• **PROBLEM REQUIREMENTS**
Copy out exactly every line from the line containing "In the photo, which of" until the records below end, inclusive of both boundary lines.

• **ENTRIES PROVIDED**

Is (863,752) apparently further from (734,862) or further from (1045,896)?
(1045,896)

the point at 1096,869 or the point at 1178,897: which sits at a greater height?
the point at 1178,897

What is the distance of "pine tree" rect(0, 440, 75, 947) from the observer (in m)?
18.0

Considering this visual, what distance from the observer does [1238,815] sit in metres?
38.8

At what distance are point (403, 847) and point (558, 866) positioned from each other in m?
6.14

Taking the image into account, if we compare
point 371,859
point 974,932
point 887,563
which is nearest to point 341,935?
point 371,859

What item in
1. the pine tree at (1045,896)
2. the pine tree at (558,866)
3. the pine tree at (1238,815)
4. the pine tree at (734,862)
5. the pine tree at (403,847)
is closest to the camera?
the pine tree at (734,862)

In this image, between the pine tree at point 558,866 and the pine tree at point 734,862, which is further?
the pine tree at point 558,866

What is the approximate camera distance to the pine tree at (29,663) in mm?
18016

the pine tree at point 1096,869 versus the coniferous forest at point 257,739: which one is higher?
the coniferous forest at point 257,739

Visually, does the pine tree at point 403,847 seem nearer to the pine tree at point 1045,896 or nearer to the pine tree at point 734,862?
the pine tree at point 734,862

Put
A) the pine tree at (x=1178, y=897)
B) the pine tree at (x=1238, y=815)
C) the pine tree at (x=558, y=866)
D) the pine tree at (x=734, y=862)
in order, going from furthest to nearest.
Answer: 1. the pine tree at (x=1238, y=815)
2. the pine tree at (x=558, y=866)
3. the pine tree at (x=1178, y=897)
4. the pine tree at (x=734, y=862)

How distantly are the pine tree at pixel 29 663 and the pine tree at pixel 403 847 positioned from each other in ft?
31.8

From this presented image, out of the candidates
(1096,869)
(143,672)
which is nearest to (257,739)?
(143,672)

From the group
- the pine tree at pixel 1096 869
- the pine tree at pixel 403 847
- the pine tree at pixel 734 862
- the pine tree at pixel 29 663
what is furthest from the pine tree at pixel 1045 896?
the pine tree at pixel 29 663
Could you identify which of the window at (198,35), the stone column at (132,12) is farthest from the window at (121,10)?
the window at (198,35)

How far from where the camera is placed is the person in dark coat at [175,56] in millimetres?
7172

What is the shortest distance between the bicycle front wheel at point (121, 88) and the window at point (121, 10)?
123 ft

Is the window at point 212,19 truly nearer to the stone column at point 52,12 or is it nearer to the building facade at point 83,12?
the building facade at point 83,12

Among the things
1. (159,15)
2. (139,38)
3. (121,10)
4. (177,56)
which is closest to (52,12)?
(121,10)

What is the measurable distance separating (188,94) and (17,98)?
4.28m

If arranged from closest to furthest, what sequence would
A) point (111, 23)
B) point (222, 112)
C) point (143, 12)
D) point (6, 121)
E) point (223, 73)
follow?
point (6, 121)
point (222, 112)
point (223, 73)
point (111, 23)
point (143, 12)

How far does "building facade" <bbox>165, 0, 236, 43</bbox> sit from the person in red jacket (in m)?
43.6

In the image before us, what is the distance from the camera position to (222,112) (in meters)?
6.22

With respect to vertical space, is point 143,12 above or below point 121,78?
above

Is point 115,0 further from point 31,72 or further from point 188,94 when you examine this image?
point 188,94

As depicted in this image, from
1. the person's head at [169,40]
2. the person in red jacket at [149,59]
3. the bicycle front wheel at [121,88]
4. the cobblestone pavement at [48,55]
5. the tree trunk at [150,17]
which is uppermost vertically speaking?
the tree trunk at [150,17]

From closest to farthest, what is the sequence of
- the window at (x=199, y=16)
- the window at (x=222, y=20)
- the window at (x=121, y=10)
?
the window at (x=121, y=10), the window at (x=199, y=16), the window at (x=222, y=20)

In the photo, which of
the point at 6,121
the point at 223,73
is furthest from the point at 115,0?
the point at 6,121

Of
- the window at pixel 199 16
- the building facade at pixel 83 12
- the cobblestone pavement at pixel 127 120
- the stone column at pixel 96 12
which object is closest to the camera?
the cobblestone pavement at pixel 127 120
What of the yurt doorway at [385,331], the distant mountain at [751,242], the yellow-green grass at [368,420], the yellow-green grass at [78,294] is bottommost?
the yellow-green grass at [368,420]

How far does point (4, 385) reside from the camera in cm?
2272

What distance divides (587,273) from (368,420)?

• **RESPONSE TO THE EXERCISE**
In the photo, which of
the point at 6,121
the point at 223,73
is furthest from the point at 115,0?
the point at 6,121

Of
- the window at pixel 199 16
- the building facade at pixel 83 12
- the cobblestone pavement at pixel 127 120
- the stone column at pixel 96 12
which object is closest to the camera?
the cobblestone pavement at pixel 127 120
What of the yurt doorway at [385,331], the distant mountain at [751,242], the yellow-green grass at [368,420], the yellow-green grass at [78,294] is bottommost?
the yellow-green grass at [368,420]

How far does point (4, 385) reside from the camera in cm?
2272

What distance divides (587,273) from (368,420)?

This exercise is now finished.